San Francisco has a multiplicity in choices for mobility using clean vehicles — streetcars, bikes, feet (given the walkable environment), buses, and electric car rental. But there’s another relatively new option that many of you might find even better.

One way to find wings and wheels in the bay area is through moped sharing. Scoot is the Zipcar for electric scooters that makes traveling San Francisco about as light and as easy as you can imagine, definitely a way to lower one’s footprint.

scoot-scooters-sharing-san francisco

Image Credit: Scoot

Scoot launched in 2005 with 50 scooters. “Things are going swimmingly,” Fast Company points out, “members have saved 62,000 pounds of CO2 and scooted more than 50,000 miles.”

As Chris Gayomali continues:

After undergoing a basic training session (they don’t go over 30 mph, so you don’t need an M1 license, apparently), Scoot members use a smartphone app to track down a dock to rent from. Taking a scooter out for a spin will now run you $3 with a basic membership (before it was $5), with an additional $1.50 fee for each half hour after that during the day. (There is also a premium membership tier and a pay-per-rental basis, too, depending on your usage.) You can park it at another Scoot dock and be done with it, or park it on the street if you’re running errands.

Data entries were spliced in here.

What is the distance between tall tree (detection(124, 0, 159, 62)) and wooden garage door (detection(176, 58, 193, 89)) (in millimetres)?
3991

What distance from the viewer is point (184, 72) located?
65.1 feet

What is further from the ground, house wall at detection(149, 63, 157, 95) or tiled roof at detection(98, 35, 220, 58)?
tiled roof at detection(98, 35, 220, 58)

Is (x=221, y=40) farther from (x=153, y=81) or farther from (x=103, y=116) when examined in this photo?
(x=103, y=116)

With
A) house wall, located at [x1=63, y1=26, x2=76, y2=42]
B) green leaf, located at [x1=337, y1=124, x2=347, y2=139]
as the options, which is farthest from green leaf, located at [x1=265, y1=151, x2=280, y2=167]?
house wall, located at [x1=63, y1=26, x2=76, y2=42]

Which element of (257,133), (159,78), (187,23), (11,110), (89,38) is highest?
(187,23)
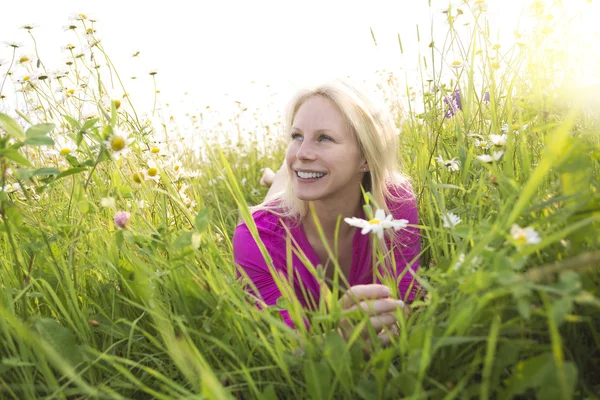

Complementing, not competing with, established transit system makes these like little paths of water that flow into all those areas that big streams don’t reach. CEO Michael Keating told Fast Company:

Our ideal customer is anyone who lives or works in San Francisco and is looking for a fast way to get around town that only costs a dollar more than the bus…. Scooting is faster than riding the bus, it’s cheaper than taking a cab, and it’s a ton more fun than sitting in traffic in your car.

Scoot sublimely weaves more waves of renewable options. San Francisco is the progressive beginning of this complementary transit option — Scoot hopes to expand to other cities in 2014.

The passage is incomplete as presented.